Dari sisi pengawasan, OJK menegaskan pentingnya sinergi lintas lembaga serta mendorong perbankan agar konsisten menerapkan manajemen risiko dan tata kelola yang baik. Andi menyebut kondisi industri jasa keuangan di Maluku secara umum masih stabil dengan risiko yang relatif terkendali.
Secara keseluruhan, pertumbuhan kredit perbankan di Maluku berada di kisaran 5 persen. Sementara itu, perbankan syariah mencatat pertumbuhan pembiayaan lebih tinggi, yakni sekitar 20,54 persen. Meski demikian, pangsa pasar perbankan syariah masih relatif kecil dibandingkan total industri perbankan di Maluku.
Total aset perbankan syariah di Maluku tercatat sekitar Rp1 triliun, sedangkan total aset perbankan di wilayah tersebut mencapai sekitar Rp34 triliun. “Penyaluran pembiayaan perbankan syariah tumbuh cukup tinggi bahkan mencapai sekitar 20 persen.
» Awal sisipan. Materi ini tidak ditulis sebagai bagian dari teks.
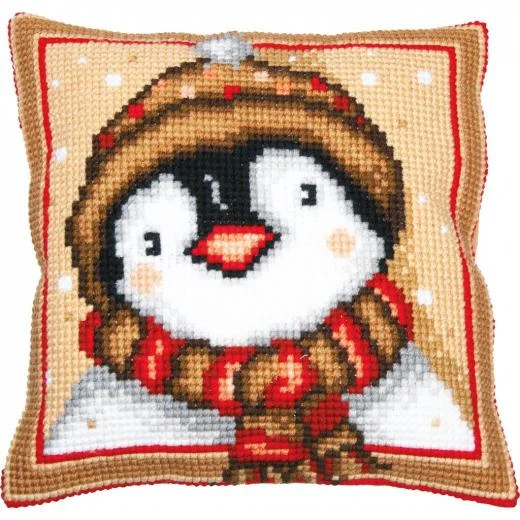 Vervaco - Kreuzstichkissen Pinguin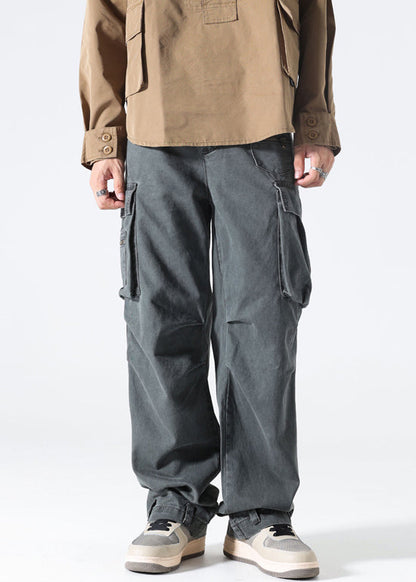 Pants High Mens Spring Waist Grey Cotton Pockets Modern FashionChic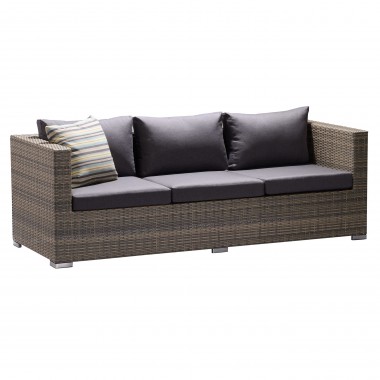 Armen Living Nina 3 piece Outdoor Rattan Sectional Set with Dark Brown Cushions and Modern Accent Pillows Hover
Tapi secara keseluruhan pertumbuhan kredit masih didominasi perbankan konvensional,” ujarnya.
Selain perbankan, sektor jasa keuangan lainnya juga disebut menunjukkan perkembangan positif. Jumlah investor pasar modal di Maluku tercatat meningkat dengan pertumbuhan 21,6 persen. Di sisi lain, program pembiayaan ultra mikro melalui PT Permodalan Nasional Madani (PNM) turut berkembang, dengan Program Mekaar memiliki sekitar 53.000 nasabah dan total penyaluran pembiayaan mendekati Rp300 miliar.
OJK bersama Badan Pusat Statistik (BPS) juga tengah melaksanakan Survei Nasional Literasi dan Inklusi Keuangan (SNLIK) 2026 untuk memperbarui data literasi dan inklusi keuangan masyarakat. Pada survei sebelumnya, tingkat literasi keuangan nasional tercatat sekitar 60 persen, sementara indeks inklusi keuangan berada pada angka 80,5 persen.